THUCKE: An Open-Source Package for Chinese Keyphrase Extraction.
[Git]https://github.com/thunlp/THUCKE
The package can efficiently extract Chinese keyphrases by translating from documents to keyphrases, learned by word alignment models (WAM) that we propoased in[EMNLP][CoNLL].
TensorFlow-Summarization: An Open-Source Package for Neural Headline Generation. [Git]
https://github.com/thunlp/TensorFlow-Summarization
This is an implementation of sequence-to-sequence model using a bidirectional GRU encoder and a GRU decoder. This project aims to help people start working on Abstractive Short Text Summarization immediately. And hopefully, it may also work on machine translation tasks.

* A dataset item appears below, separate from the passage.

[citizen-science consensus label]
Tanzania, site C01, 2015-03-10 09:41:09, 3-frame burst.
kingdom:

THUNSC: An Open-Source Package for Neural Sentiment Classification.
[Git]https://github.com/thunlp/NSC
Neural Sentiment Classification aims to classify the sentiment in a document with neural models, which has been the state-of-the-art methods for sentiment classification. In this package, we provide our implementations of NSC, NSC+LA and NSC+UPA[Chen et al., 2016] in which user and product information is considered via attentions over different semantic levels.

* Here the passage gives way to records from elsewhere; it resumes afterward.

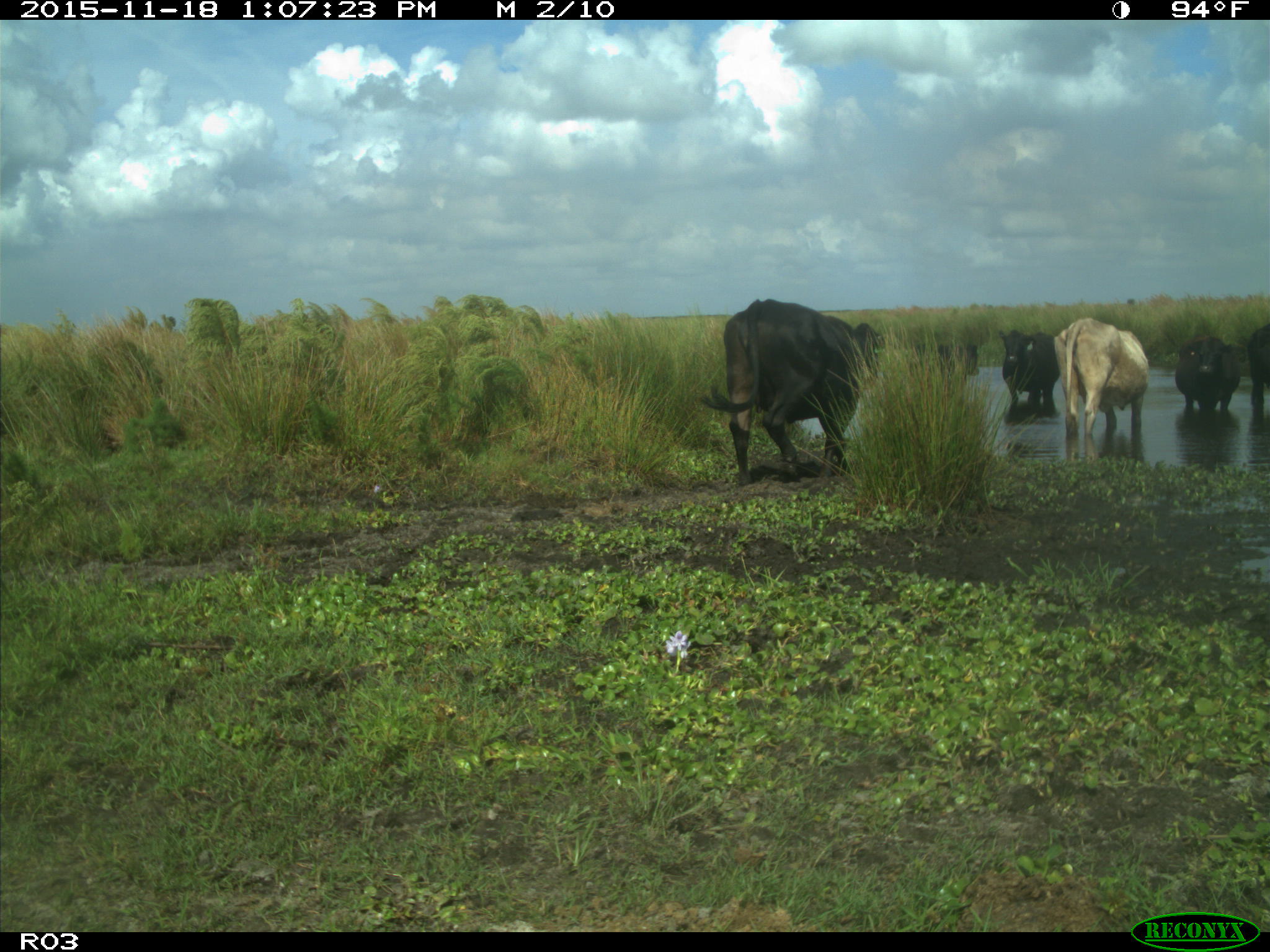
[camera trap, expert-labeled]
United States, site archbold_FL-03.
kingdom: Animalia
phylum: Chordata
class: Mammalia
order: Artiodactyla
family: Bovidae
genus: Bos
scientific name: Bos taurus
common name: domestic cow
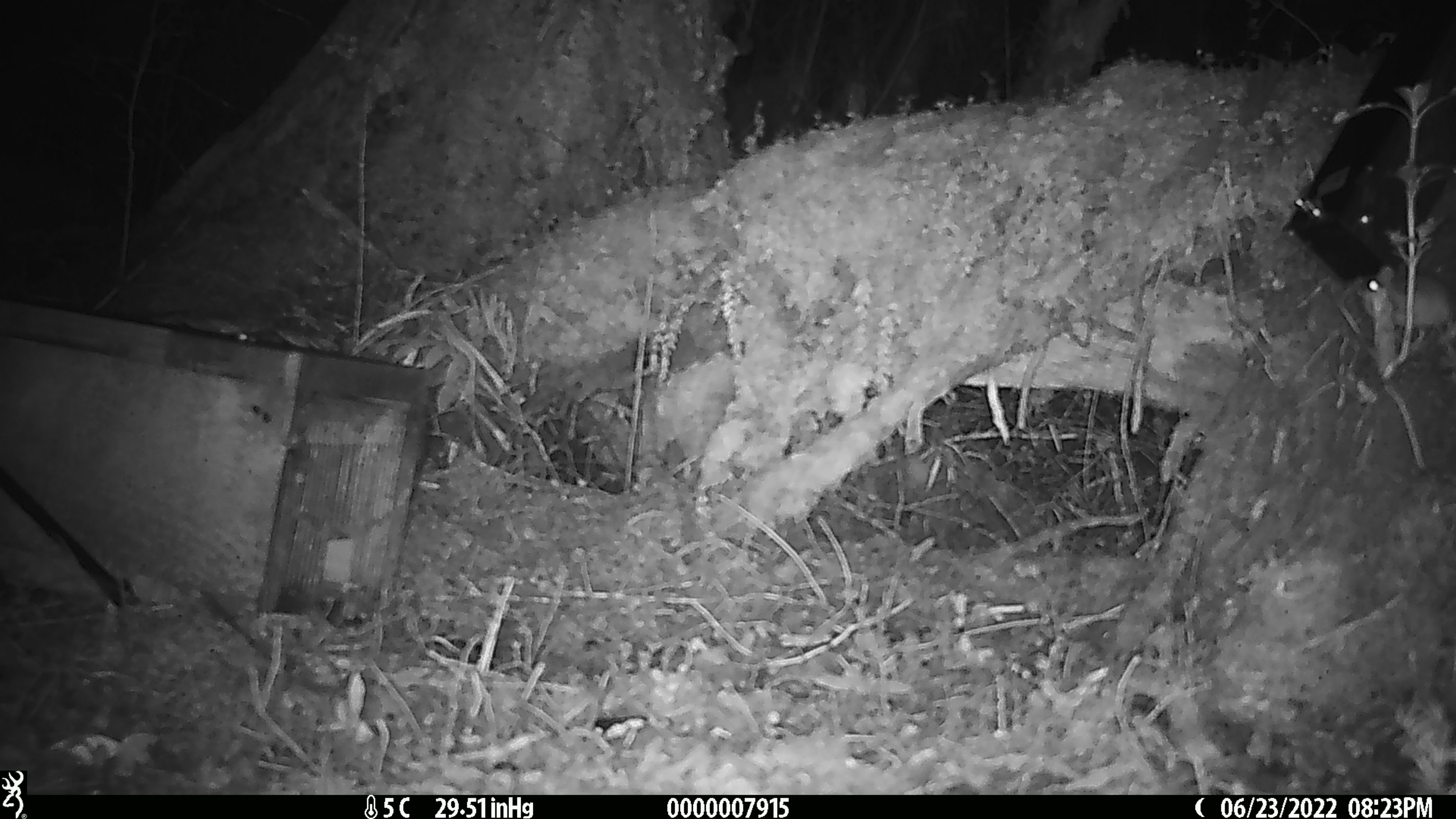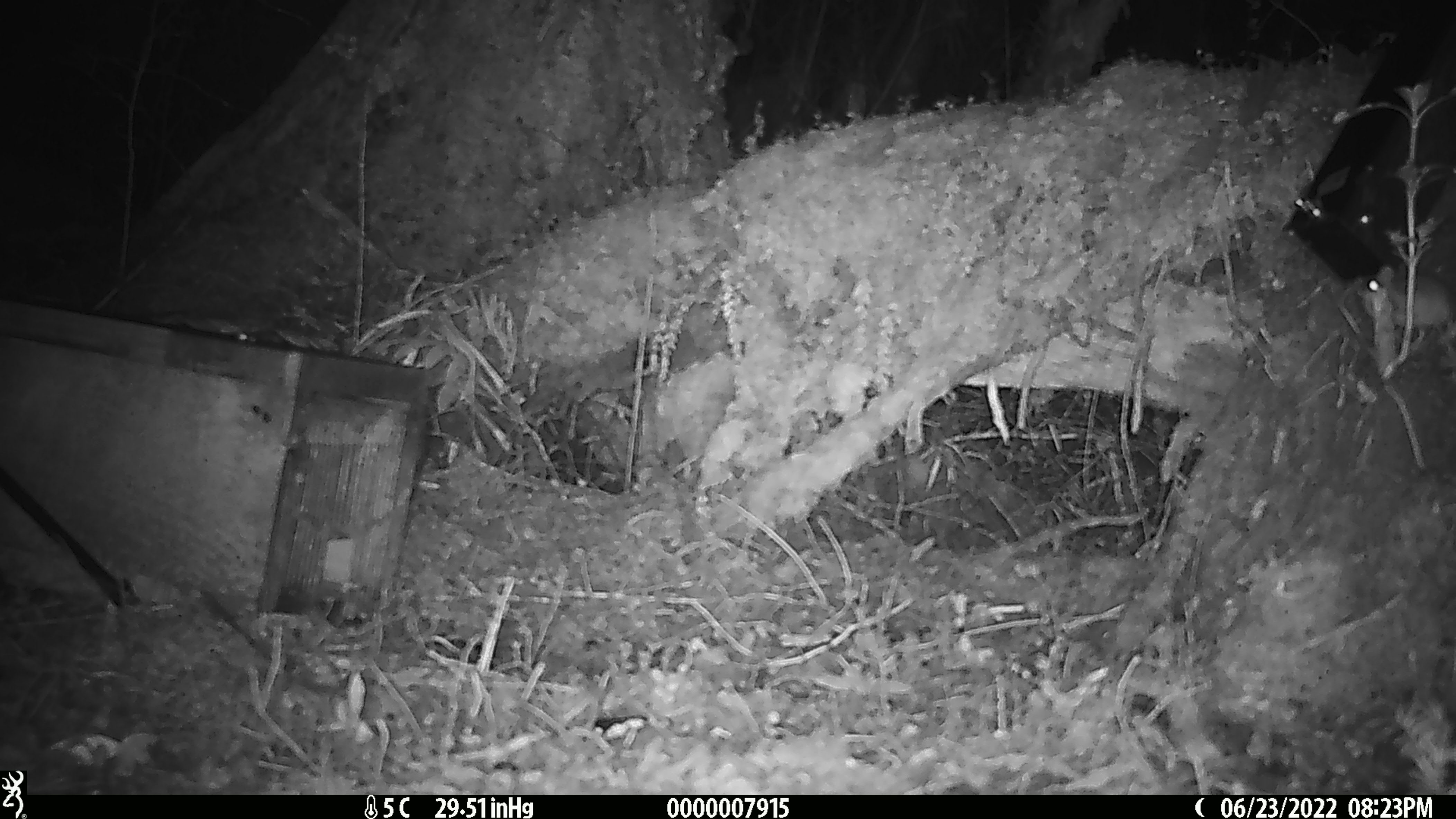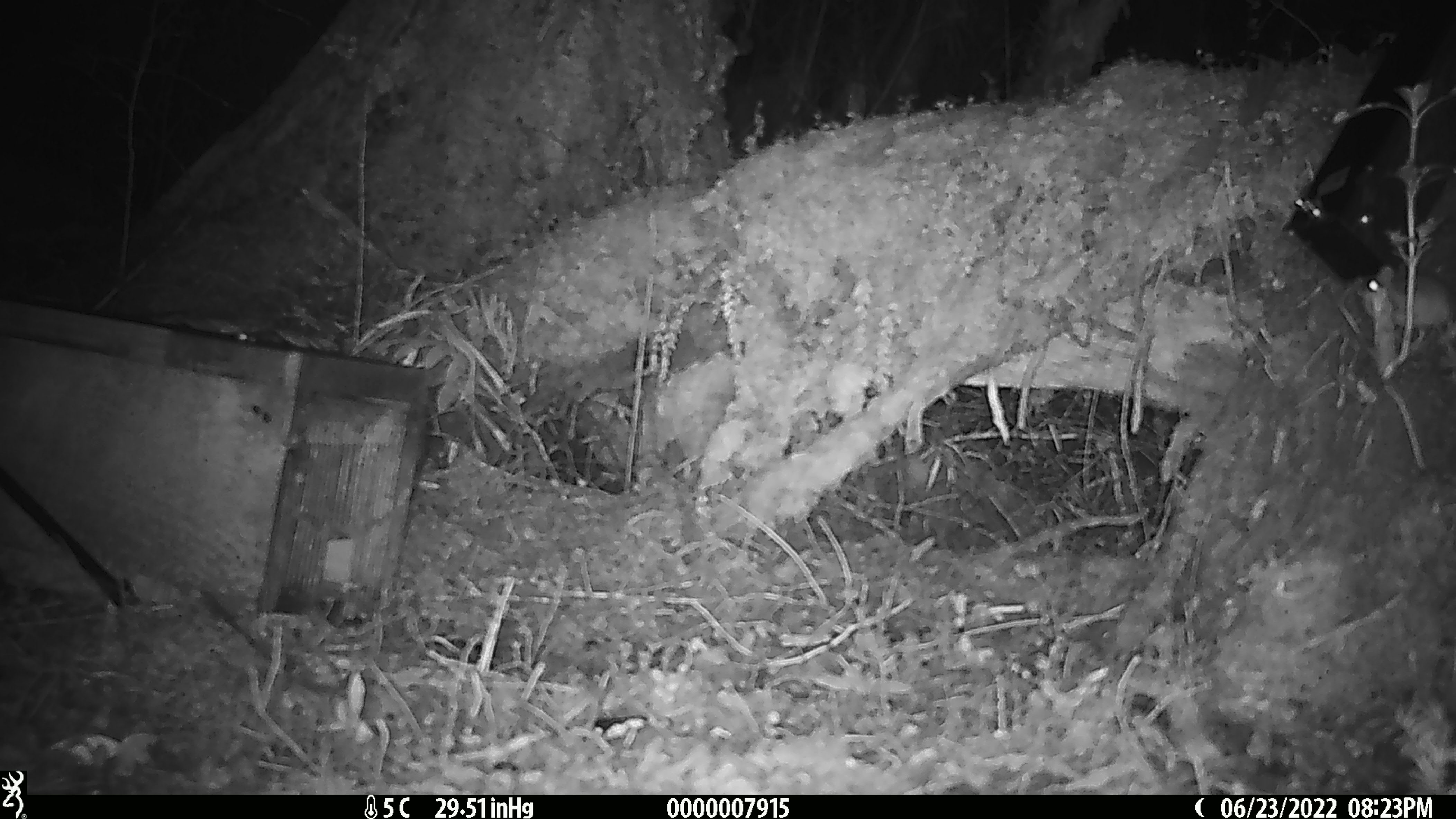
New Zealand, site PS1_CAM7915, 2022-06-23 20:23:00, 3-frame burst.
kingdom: Animalia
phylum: Chordata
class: Mammalia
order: Rodentia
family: Muridae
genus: Mus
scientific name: Mus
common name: mouse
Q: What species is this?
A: Mouse (Mus).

THUTAG: An Open-Source Package for Keyphrase Extraction and Social Tag Suggestion. [Git]
https://github.com/thunlp/THUTag
The package contains several keyphrase extraction methods including TextRank, ExpandRank, Topical PageRank and WAM, and social tag suggestion methods including KNN, PMI, TagLDA, TAM and WTM. The package has supported one of the most popular microblog apps, Weibo Keywords, which has got more than 3.5 million registered users.
PLDA+: An Open-Source Package for Parallel LDA.
[Git] https://code.google.com/archive/p/plda/
PLDA is a parallel C++ implementation of Latent Dirichlet Allocation (LDA). We present a highly optimized parallel implemention of the Gibbs sampling algorithm for the training/inference of LDA. The carefully designed architecture is expected to support extensions of this algorithm. PLDA+, an enhanced parallel implementation of LDA, can further improve scalability of LDA by signiﬁcantly reducing the unparallelizable communication bottleneck and achieve good load balancing.